__DATA SHOWN__.

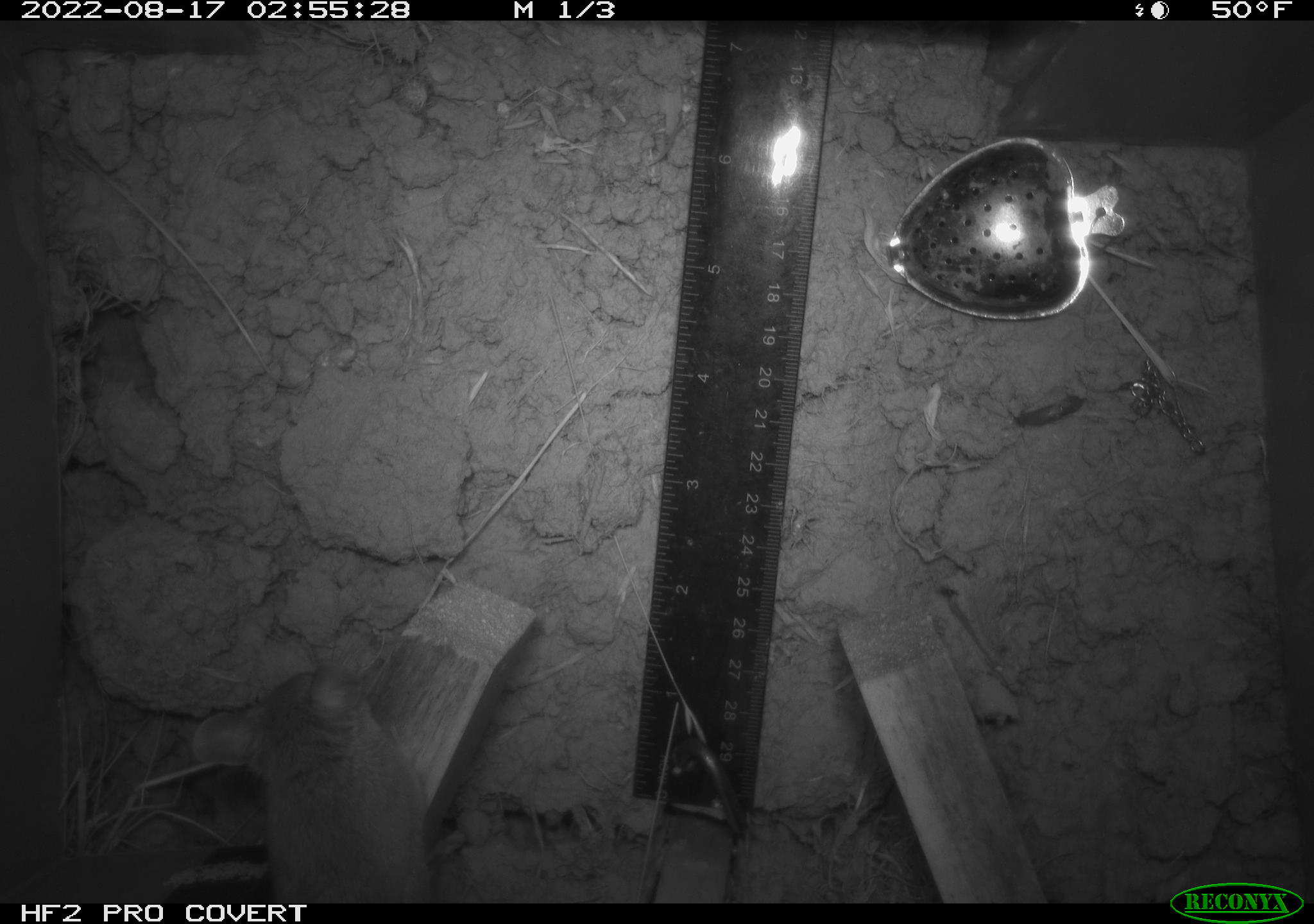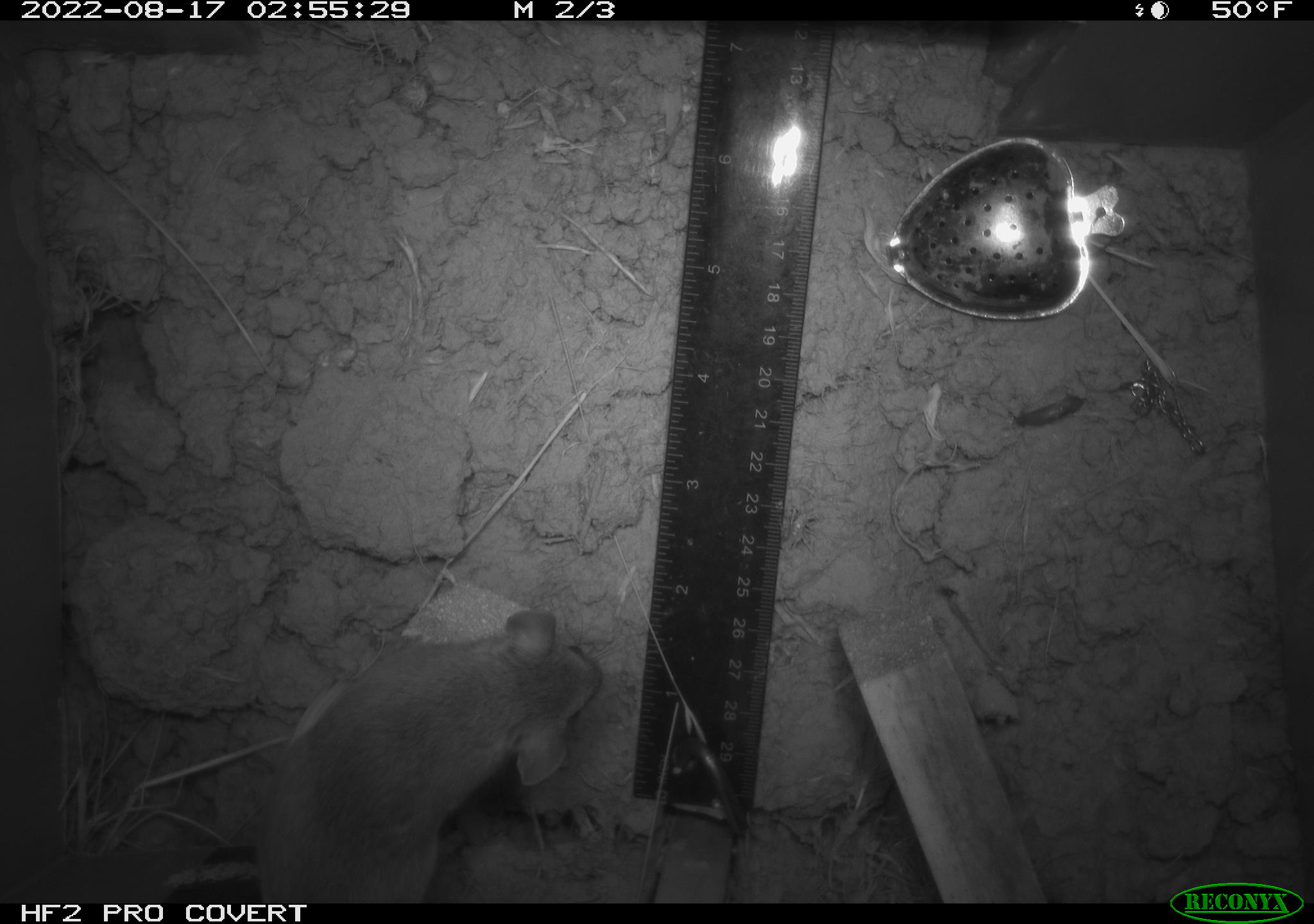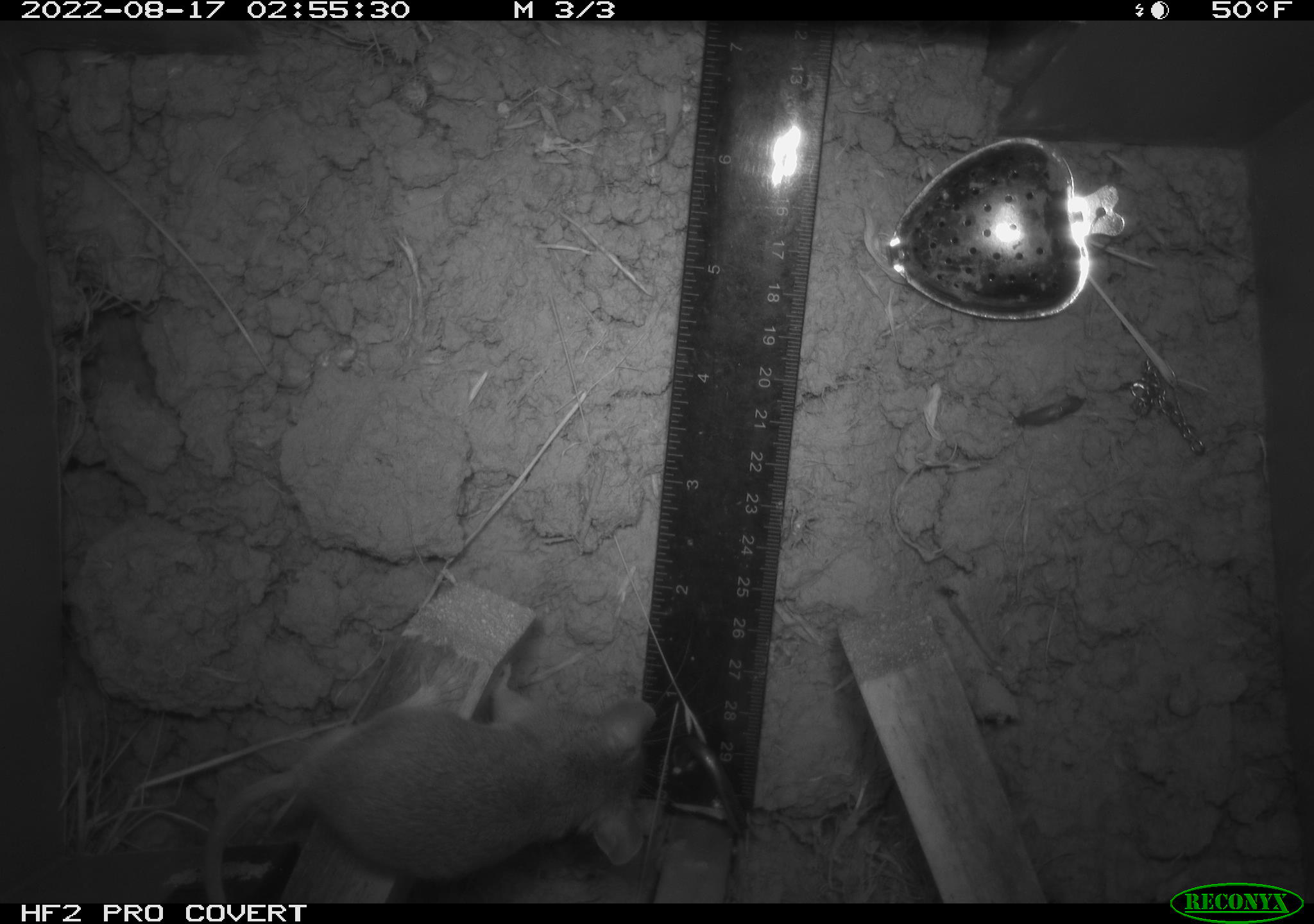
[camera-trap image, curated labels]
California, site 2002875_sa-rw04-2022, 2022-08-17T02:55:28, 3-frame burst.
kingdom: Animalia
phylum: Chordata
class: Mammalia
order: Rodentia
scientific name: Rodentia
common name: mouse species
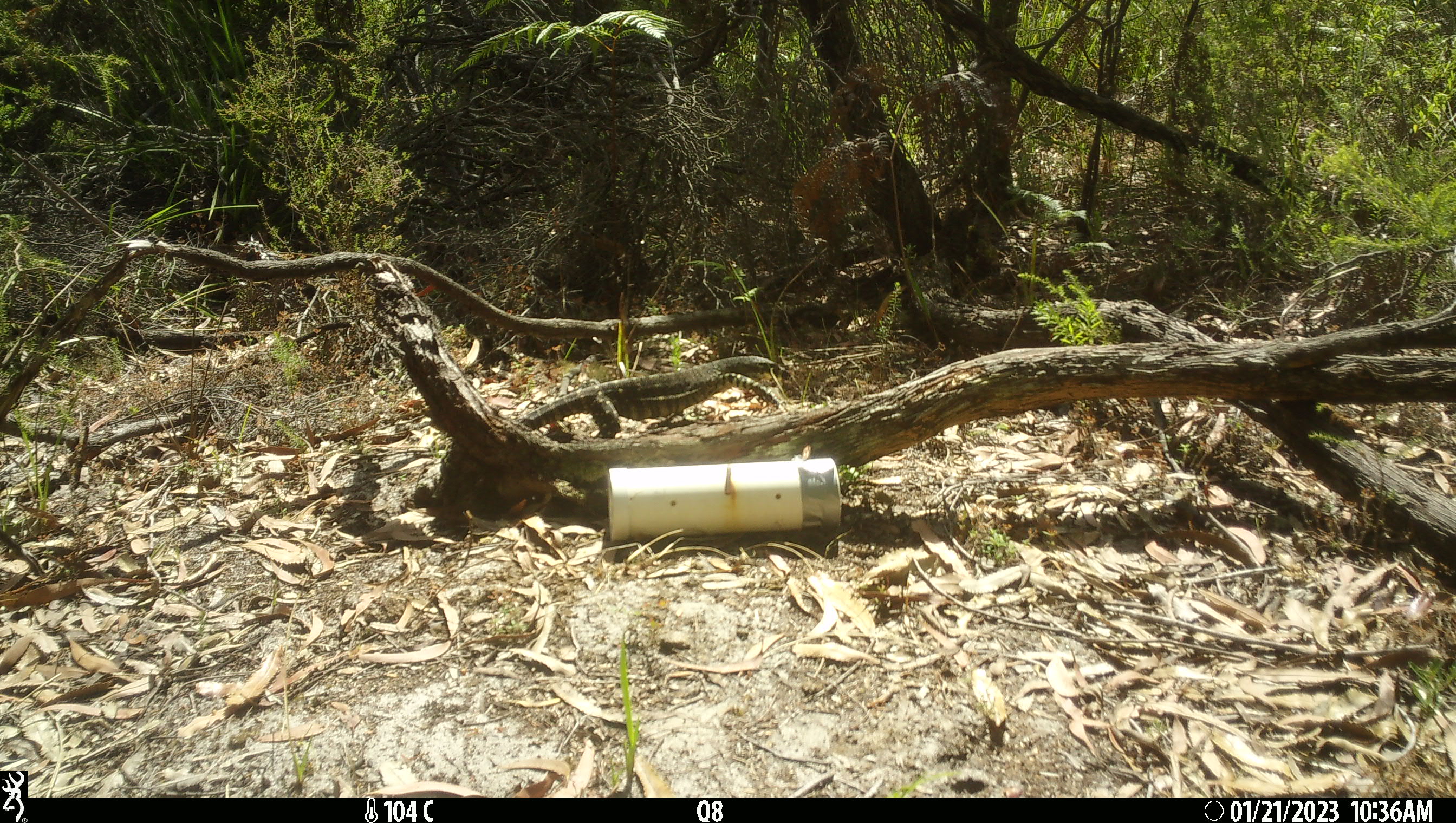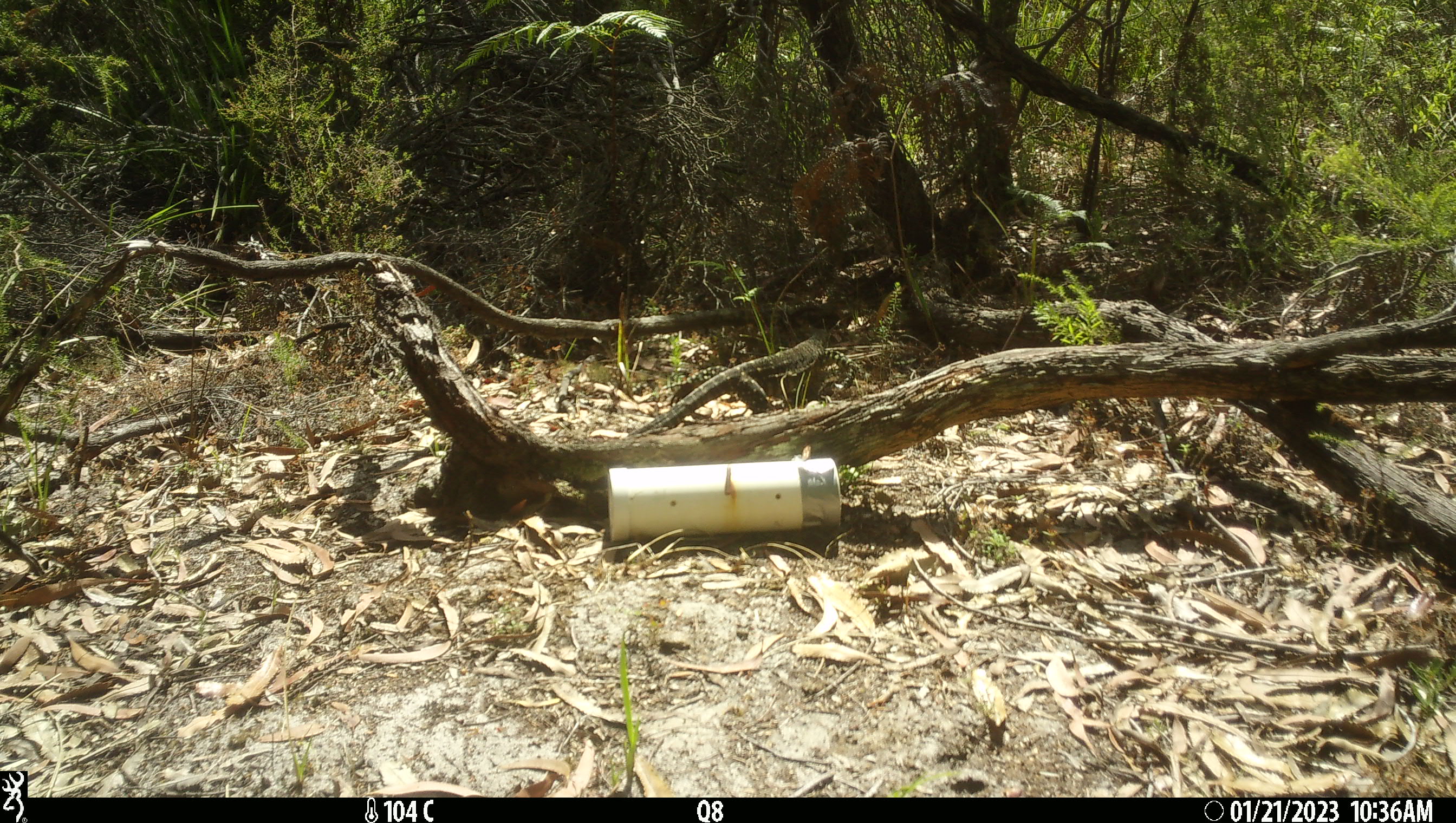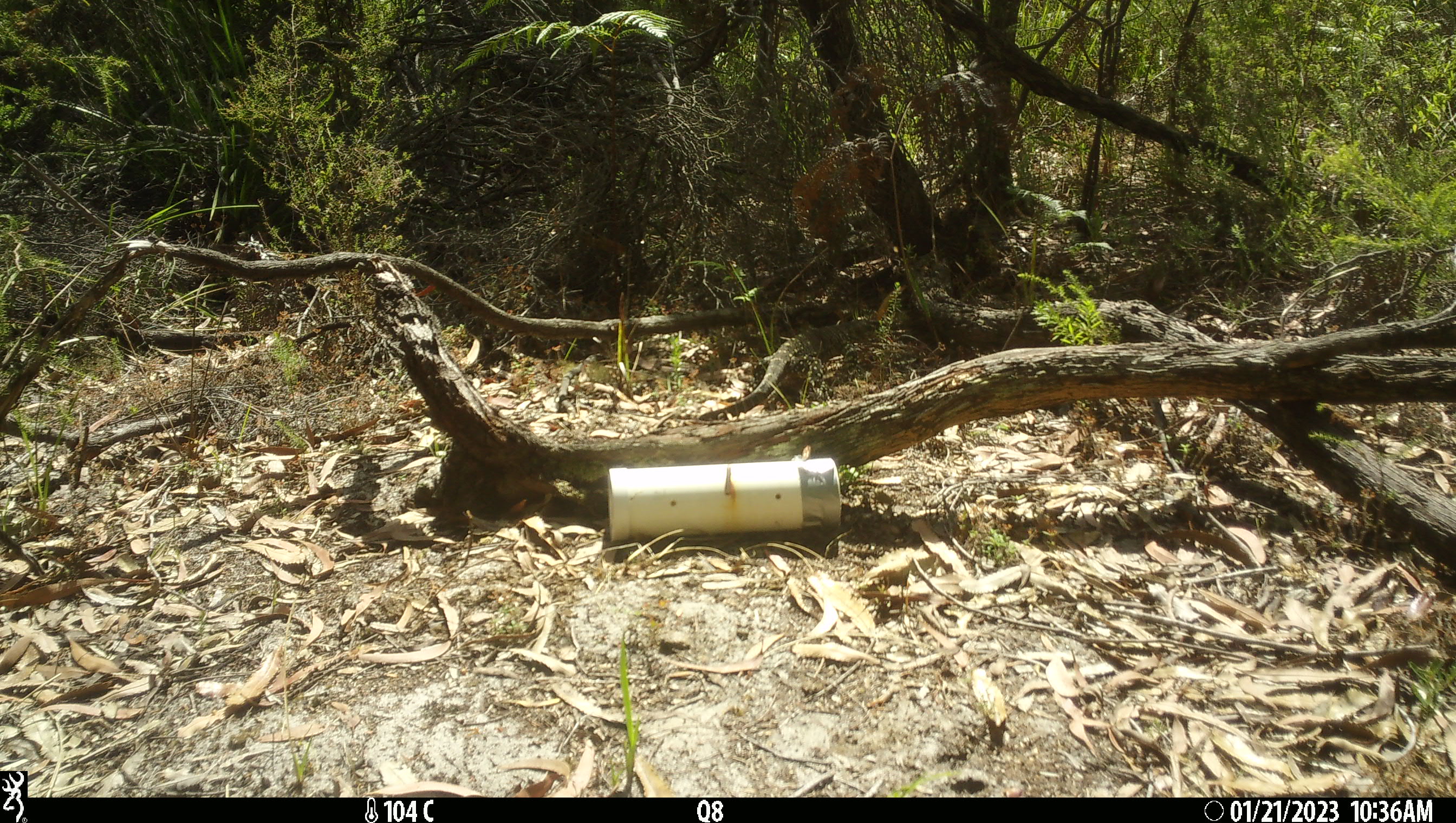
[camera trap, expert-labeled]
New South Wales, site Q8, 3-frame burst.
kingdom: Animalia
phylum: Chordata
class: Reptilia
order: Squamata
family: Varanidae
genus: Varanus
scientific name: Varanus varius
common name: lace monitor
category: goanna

__WHAT YOU NEED TO DO__. Pictures stay out, but everything else in the records must be output exactly.

__RESULT OF THIS EXERCISE__.
[camera-trap image, curated labels]
California, site 2002875_sa-rw04-2022, 2022-08-17T02:55:28, 3-frame burst.
kingdom: Animalia
phylum: Chordata
class: Mammalia
order: Rodentia
scientific name: Rodentia
common name: mouse species
[camera trap, expert-labeled]
New South Wales, site Q8, 3-frame burst.
kingdom: Animalia
phylum: Chordata
class: Reptilia
order: Squamata
family: Varanidae
genus: Varanus
scientific name: Varanus varius
common name: lace monitor
category: goanna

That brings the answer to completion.